I have an async function that reads a list of websites from a csv file.
async function readCSV(){
const fileStream = fs.createReadStream('./topm.csv');
const rl = readline.createInterface({
input: fileStream,
crlfDelay: Infinity
});
for await (const line of rl) {
var currentline=line.split(",");
var res_server_http = await check_page("http://www."+currentline[1])
}
}
Every time that I read a site I call check_page function that do some operations. Every time that I have one I wait its ending before start to new site.
async function check_page(web_page){
// do some operations....
}
Up this point it works correctly, but now I have to integrate my code with a web-crawler.
Inside readCSV
function I have to call it for every site that I read and for each one I should call check_page
function.
Now I've edit readCSV
in this way:
const fileStream = fs.createReadStream('./topm.csv');
const rl = readline.createInterface({
input: fileStream,
crlfDelay: Infinity
});
for await (const line of rl) {
var currentline=line.split(",");
await (new Promise( resolve => {
new Crawler().configure({depth: 2})
.crawl(site, async (page) => {
//console.log(page.url);
var res_server_http = await check_page("http://www."+currentline[1])
// Resolve here
resolve();
});
}));
}
I'm using this code for web-crawler: https://www.npmjs.com/package/js-crawler
This function now doesn't work because it is not async. How can I change my code ?
Now I've this error:
(node:907) UnhandledPromiseRejectionWarning: ReferenceError: site is not defined
at /Users/francesco/Desktop/tesi/crawler.js:55:14
at new Promise (<anonymous>)
at readCSV (/Users/francesco/Desktop/tesi/crawler.js:53:12)
at processTicksAndRejections (internal/process/task_queues.js:97:5)

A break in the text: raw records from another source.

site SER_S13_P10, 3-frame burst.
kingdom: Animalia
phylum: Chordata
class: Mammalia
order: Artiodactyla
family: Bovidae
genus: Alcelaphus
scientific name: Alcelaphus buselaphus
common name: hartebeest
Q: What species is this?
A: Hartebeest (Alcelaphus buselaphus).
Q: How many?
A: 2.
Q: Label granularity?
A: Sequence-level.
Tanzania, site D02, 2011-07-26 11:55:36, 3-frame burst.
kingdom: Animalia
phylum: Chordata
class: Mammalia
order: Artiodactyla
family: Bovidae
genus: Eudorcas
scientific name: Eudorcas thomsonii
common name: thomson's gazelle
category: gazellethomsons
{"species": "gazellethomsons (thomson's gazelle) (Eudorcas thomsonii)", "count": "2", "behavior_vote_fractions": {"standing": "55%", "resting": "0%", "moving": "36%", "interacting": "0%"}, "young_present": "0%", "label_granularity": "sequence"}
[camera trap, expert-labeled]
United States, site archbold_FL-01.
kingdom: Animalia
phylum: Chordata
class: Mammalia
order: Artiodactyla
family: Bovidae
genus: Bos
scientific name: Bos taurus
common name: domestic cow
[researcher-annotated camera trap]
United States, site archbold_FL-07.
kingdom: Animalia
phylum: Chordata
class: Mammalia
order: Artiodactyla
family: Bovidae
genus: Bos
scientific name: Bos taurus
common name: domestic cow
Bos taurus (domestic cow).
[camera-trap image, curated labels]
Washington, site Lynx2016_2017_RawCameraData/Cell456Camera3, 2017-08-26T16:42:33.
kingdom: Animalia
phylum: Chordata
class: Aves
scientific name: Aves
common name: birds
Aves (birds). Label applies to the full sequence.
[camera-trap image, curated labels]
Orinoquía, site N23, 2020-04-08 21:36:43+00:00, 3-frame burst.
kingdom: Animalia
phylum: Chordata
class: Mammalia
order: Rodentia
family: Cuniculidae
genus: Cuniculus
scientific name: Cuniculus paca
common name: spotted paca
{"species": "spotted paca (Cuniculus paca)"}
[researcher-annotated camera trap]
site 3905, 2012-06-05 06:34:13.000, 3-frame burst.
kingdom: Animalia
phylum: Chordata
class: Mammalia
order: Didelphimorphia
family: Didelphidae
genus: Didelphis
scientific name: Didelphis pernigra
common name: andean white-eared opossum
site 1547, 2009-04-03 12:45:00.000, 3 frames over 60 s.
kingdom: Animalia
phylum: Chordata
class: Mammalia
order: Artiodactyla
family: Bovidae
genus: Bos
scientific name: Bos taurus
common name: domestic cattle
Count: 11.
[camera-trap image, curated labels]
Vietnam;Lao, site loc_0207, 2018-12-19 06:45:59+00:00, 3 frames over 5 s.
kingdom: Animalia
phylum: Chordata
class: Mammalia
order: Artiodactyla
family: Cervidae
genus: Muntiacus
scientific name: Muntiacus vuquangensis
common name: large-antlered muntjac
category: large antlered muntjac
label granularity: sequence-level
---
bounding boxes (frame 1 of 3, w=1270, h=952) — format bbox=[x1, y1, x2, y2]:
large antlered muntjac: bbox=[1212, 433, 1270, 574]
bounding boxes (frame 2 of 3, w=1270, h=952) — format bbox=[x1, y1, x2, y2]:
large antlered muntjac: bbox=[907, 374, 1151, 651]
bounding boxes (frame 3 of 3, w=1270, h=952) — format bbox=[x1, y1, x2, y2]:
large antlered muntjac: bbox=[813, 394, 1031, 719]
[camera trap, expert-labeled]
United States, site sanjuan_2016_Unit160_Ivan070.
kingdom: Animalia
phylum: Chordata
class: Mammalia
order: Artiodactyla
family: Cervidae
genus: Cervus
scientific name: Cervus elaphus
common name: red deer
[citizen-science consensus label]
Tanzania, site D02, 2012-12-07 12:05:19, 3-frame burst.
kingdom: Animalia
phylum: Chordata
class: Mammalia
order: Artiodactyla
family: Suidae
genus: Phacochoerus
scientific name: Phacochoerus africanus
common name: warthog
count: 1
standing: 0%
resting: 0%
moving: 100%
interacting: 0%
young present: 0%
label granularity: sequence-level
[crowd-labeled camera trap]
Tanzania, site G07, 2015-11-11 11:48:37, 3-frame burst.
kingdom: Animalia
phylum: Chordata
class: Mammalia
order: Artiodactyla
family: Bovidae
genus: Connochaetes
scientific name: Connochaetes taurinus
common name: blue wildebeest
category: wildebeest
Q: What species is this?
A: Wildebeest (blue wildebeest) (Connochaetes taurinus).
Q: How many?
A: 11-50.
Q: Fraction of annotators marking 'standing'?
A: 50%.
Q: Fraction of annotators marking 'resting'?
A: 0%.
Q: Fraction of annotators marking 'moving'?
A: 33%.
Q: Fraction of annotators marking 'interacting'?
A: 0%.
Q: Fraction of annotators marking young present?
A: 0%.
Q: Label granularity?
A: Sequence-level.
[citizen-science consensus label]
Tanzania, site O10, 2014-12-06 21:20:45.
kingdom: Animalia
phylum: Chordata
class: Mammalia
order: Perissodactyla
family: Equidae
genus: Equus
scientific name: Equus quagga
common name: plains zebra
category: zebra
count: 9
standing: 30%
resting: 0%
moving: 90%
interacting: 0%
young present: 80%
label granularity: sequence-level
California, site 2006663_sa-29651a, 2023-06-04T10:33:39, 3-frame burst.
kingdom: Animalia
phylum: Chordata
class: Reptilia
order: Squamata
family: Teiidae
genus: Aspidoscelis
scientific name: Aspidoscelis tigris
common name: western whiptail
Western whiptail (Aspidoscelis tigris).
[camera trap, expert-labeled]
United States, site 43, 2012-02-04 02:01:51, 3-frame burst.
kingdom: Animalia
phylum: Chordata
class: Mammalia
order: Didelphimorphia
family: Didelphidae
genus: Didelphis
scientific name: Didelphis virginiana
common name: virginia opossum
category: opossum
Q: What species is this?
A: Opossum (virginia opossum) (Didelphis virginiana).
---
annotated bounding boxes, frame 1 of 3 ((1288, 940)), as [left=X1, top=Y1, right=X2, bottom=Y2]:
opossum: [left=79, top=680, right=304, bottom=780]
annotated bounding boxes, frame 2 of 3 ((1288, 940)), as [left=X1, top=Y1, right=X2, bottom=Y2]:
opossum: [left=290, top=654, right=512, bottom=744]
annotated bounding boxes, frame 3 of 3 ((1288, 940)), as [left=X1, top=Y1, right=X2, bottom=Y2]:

(node:907) UnhandledPromiseRejectionWarning: Unhandled promise rejection. This error originated either by throwing inside of an async function without a catch block, or by rejecting a promise which was not handled with .catch(). To terminate the node process on unhandled promise rejection, use the CLI flag --unhandled-rejections=strict
(see https://nodejs.org/api/cli.html#cli_unhandled_rejections_mode). (rejection id: 2)
(node:907) [DEP0018] DeprecationWarning: Unhandled promise rejections are deprecated. In the future, promise rejections that are not handled will terminate the Node.js process with a non-zero exit code.